A situação se intensificou quando o ciclista, que mais tarde foi identificado como o General de Brigada Emílio Vanderlei Ribeiro, voltou e, em um momento de descontrole, agarrou o braço de um dos capitães. Outro capitão interveio, evitando um confronto físico. O general, que na época comandava a Brigada de Infantaria Paraquedista, não apenas provocou os alunos, mas também formalizou uma reclamação à organização do evento após o ocorrido.
Um trecho da denúncia revela que, apesar de ser um superior hierárquico, o general contribuiu para agravar a situação com suas ofensas. Após o incidente, os capitães continuaram o TAF enquanto o general se dirigiu à organização do evento para reclamar.
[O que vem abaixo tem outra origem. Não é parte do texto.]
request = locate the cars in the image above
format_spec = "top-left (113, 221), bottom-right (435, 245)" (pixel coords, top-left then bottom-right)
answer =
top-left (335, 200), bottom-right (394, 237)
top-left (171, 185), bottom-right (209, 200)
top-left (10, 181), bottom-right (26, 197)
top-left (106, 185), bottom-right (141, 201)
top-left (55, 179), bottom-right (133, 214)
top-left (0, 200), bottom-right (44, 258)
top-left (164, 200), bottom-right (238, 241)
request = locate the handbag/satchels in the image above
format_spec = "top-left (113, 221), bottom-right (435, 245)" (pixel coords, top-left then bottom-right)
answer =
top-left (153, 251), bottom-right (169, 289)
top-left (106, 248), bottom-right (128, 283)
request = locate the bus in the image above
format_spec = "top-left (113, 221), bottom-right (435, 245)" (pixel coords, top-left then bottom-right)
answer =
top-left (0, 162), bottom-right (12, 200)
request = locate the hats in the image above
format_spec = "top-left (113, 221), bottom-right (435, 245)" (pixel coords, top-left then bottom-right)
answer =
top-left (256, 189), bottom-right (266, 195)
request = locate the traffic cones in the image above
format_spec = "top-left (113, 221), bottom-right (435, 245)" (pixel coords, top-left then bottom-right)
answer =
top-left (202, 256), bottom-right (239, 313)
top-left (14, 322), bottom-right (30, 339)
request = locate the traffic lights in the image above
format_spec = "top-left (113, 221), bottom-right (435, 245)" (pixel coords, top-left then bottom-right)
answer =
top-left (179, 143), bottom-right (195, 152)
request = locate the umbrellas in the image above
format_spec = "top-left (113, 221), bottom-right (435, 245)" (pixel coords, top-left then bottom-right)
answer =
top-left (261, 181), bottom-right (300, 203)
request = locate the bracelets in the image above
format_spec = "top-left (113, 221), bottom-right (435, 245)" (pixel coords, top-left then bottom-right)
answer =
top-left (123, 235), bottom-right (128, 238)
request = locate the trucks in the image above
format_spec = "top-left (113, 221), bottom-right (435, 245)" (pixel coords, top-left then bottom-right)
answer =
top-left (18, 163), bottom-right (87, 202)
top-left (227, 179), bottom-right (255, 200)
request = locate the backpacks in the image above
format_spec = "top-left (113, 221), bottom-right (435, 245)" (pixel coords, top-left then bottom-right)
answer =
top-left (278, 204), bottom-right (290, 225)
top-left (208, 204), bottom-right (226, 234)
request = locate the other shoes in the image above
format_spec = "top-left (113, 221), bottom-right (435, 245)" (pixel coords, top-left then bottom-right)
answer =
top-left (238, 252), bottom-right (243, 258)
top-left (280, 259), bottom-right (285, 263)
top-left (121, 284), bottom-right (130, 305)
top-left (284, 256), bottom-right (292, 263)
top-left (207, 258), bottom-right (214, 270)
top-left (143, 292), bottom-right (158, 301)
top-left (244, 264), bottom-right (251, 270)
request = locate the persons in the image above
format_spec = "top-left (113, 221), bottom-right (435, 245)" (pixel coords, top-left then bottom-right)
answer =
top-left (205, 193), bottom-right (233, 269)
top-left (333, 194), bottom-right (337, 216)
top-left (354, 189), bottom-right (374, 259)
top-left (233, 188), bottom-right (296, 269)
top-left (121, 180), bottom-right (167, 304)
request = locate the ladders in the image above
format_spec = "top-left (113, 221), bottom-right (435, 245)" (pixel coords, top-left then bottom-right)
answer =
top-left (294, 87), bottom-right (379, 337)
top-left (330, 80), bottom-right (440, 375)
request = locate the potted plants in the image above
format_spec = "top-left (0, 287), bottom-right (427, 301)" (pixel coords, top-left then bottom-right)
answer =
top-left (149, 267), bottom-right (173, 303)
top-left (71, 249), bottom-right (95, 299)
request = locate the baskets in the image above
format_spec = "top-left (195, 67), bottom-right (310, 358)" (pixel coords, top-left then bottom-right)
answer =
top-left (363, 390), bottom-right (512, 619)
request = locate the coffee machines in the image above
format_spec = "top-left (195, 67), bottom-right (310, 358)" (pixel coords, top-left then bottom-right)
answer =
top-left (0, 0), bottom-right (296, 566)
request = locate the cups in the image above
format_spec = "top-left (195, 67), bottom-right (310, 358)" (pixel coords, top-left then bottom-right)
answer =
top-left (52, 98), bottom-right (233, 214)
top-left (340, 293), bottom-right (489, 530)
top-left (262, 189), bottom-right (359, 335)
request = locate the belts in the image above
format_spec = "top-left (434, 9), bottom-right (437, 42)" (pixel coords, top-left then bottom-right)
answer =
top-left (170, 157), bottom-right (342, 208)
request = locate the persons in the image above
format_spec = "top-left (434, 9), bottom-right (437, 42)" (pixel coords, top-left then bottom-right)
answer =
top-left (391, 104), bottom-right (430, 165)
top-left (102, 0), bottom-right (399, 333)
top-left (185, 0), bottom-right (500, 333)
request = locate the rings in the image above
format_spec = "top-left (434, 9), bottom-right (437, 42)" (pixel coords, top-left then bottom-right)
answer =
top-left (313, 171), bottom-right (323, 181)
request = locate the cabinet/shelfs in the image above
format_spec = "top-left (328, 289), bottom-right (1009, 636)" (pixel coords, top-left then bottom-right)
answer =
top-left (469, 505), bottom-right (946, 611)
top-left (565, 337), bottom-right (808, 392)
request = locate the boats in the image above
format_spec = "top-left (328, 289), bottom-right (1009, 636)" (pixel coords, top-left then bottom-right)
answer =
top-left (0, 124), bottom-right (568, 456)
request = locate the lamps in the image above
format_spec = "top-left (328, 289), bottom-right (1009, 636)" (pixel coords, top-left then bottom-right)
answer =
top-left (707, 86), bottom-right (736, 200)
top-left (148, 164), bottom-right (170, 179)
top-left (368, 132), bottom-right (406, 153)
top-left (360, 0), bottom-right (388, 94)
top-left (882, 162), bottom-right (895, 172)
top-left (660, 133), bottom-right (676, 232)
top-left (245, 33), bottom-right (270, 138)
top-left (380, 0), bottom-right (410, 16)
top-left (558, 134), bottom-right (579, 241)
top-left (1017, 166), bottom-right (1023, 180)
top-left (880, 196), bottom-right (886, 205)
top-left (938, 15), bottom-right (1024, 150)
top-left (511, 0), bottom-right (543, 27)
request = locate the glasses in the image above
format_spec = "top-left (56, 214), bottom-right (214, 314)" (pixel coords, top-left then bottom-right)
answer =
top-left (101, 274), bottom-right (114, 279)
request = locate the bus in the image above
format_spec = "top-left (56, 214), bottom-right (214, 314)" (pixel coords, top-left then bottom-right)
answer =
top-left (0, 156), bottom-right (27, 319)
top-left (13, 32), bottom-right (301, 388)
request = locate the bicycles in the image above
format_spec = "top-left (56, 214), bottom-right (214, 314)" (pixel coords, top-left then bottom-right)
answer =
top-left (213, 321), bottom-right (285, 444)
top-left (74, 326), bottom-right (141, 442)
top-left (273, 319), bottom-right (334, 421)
No dia seguinte, os capitães receberam um formulário de apuração, mas este não registrou as ofensas do general nem a quase briga que ele instigou.
Recentemente, o general foi alvo de um boletim de ocorrência protocolado pelo deputado Marcel Van Hattem, após uma tentativa de intimidação nas dependências da Câmara dos Deputados. Isso levanta questões sobre a conduta de oficiais superiores e os desafios de liderança dentro do Exército. Desde o episódio, o general passou a ser conhecido como ‘general bicicletinha’, e, após o lamentável incidente com o deputado, agora também é referenciado como ‘general recadinho’. Tal situação reflete a crise de legitimidade que assola a instituição, evidenciando a necessidade de um comando mais respeitoso e profissional dentro das Forças Armadas.